9 thoughts on “Blech of Eli

  1. This comment contains spoilers so don’t read it if you don’t want me to blow this crappy movie for you.

    Did I leave something to spoil? how do you spoil something that’s already bad?

    What baffles me about this movie is that we’re supposed to believe that Denzel’s character is reading Braille and that he’s blind. Then why was he using a light to read the book?

    It was pretty funny. He couldn’t be any less blind-like. It became pretty obvious early on they wanted us to believe it but they never did get it right.

    I did not like this movie at all. Cyborg was a much better post-apocalyptic movie.

    I don’t know if I ever finished stomaching JCVD’s post-apocalyptic adventure. Or is the original pilot for The Six Million Dollar Man (which was based on a novel called Cyborg, btw)?

  2. And Mila Kunis couldn’t pull off bad ass to save her life.

    She’s always gonna be that chick from That 70s Show who got dumped by Ashton Kutcher to me.

  3. Sounds about as reasonable as Odysseus taking ten years to get from Troy to Ithaca, only staggeringly less entertaining. Nice work indeed.

    It was horrible in a lot of ways. Such a pity; so much potential.

    It is, however, comforting to know that useful abilities bloom like daisies in a meadow when one lives in a post-apocalyptic world. Long as I can kill people with my shoe laces, everything will be fine.

    You never know what you can do until you try, I guess. 😉

    Thanks for setting my mind at rest.

    Happy to be of service.

    PS Is that a new banner smirking up top there, or was I just not paying enough attention before? Either way it is looking tidily spiffy.

    It is indeed a new banner. One of many to come I’m sure.


    I like WIGSF, had trouble believing that Eli was suppose to be blind the whole time.

    Yeah, that was pretty weak. There are a lot of cool things blind people can do but I’m not sure firing a gun with pin-point accuracy is one of them.

  5. Yay for Blues Brothers references. Now there’s movie worth watching…

    Beg to differ. Just sayin’.

    Your first post-apocalyptic movie? No Waterworld, Mad Max, I Am Legend, Omega Man, Planet of the Apes, Red-Dawn, Titan AE, Wall-E, or the greatest feel-good post-apoc movie of all time, Six-String Samurai?

    Oh, those count? I thought all post-apocalyptic movies involved a strong male archetype character of no depth who has to save one or more femme fatales and/or the species from extinction while fending off bumbling caricatures of enemies and… wow. Okay, I guess I have seen my share of that genre. I never figured Wall-E for one, so good on you for spotting that.

    • But seriously, Six String Samurai is great – as long as you know going into it that you’re going to be wasting two hours.

      *rim shot* And Lord knows, I’ve wasted a lot of hours. A lot.

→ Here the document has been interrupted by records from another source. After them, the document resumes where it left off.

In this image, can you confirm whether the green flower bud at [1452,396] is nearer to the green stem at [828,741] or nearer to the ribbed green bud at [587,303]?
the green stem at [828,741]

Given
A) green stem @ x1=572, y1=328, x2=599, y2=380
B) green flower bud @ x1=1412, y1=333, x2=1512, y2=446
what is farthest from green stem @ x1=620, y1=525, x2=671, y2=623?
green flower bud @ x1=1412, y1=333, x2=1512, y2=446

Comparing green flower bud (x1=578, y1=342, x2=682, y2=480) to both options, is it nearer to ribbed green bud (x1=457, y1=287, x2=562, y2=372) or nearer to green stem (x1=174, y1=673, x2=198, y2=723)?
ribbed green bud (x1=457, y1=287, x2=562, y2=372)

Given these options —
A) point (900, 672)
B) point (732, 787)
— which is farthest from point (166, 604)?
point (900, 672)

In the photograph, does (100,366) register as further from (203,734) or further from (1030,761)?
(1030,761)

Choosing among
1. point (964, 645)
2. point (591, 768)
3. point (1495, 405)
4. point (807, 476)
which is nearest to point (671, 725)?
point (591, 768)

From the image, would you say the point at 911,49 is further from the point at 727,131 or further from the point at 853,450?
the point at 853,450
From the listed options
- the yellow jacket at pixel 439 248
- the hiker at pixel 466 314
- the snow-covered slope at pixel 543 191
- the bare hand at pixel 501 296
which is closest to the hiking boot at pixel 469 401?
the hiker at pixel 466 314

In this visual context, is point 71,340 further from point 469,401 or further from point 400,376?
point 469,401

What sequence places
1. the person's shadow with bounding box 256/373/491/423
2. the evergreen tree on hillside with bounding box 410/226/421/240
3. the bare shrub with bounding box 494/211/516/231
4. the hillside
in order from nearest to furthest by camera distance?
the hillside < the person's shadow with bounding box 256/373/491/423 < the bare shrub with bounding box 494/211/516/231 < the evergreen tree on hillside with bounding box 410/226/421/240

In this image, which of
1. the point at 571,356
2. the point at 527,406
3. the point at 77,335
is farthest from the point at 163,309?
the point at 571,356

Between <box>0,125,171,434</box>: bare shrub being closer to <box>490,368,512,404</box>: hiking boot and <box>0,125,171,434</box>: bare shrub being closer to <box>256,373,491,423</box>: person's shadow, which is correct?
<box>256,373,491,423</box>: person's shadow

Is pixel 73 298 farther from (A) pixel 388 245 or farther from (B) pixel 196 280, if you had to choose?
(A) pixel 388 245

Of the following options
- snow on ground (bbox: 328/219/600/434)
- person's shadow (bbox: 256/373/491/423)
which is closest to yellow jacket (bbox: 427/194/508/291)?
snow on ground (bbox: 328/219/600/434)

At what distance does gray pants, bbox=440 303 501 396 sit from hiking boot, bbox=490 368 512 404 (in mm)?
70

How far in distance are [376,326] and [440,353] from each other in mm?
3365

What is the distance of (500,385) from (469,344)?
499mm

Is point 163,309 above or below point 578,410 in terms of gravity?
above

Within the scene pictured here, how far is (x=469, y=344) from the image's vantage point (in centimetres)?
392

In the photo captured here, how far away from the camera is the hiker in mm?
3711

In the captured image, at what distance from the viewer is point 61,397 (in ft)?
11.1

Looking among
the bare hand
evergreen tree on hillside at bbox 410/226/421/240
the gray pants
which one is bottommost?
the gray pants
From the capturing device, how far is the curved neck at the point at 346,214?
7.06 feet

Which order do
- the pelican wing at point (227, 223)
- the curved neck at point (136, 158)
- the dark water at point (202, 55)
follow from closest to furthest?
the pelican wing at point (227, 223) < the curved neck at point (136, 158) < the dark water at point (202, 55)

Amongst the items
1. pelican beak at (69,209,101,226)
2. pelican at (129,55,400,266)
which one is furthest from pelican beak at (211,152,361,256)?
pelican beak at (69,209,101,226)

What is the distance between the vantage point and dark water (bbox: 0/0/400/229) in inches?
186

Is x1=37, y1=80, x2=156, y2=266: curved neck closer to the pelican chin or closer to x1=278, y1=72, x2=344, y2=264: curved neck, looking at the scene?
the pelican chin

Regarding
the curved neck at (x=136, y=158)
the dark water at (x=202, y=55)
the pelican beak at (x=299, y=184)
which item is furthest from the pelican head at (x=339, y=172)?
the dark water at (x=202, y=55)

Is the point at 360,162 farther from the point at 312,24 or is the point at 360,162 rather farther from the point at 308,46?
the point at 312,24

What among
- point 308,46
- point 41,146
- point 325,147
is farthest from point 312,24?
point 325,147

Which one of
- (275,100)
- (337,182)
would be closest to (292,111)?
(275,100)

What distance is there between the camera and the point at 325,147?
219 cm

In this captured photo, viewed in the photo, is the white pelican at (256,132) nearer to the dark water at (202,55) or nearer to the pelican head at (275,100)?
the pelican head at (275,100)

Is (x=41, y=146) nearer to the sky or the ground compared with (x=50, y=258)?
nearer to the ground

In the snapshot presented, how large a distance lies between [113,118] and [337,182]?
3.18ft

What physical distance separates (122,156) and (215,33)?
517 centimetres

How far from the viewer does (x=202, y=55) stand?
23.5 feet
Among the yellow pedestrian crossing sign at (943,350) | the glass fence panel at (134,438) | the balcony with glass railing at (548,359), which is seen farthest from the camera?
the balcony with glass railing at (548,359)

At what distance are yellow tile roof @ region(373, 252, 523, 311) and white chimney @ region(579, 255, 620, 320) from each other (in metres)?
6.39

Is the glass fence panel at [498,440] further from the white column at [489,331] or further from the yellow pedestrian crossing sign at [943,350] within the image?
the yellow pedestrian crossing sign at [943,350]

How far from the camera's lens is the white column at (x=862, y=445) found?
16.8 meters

  6. I watched this movie Saturday night and I really liked it. I went in with no expectations since I don’t like post-apocalyptic movies and seldom watch that genre. I thought the cinematography was beautiful, and the message of faith and persistence kept me glued to the TV. I didn’t even complain about the 2 hour run time.

    Wow, really? Interesting. I almost strained a muscle rolling my eyes, and nearly dislocated my jaw yawning. Too predictable, boring and trite. How many cliches, flat characters and predictable outcomes can be shoved into a single movie? Answer: LOADS. 🙂

  7. Nice movie review! I enjoyed reading your review far more than you enjoyed seeing the movie. FAR more. Alright, it’s not even a good comparison. That’s like saying your cooking is better than eating mud. I’ll just say that you could be a pro movie reviewer. I think that’s a good enough compliment. 😉

    It certainly is! Thank you so much, Spark! I’m glad you enjoyed it. 🙂

  8. I’ve heard mixed opinions on the movie. Some people’s opinions I value, others, I don’t.

    True enough of all things, I’d say. You SHOULD weigh opinions objectively. 🙂

    Sounds like Book of Eli will fall under the “movies to poke fun of” movie night category (because sometimes it’s nice to watch a bad movie and rip on it the entire time)

    We look at ALL movies that way now! 🙂 Have fun. It’s very poke-fun-able.

    I haven’t seen anything great in awhile.

    Last GREAT movie I saw was Doubt.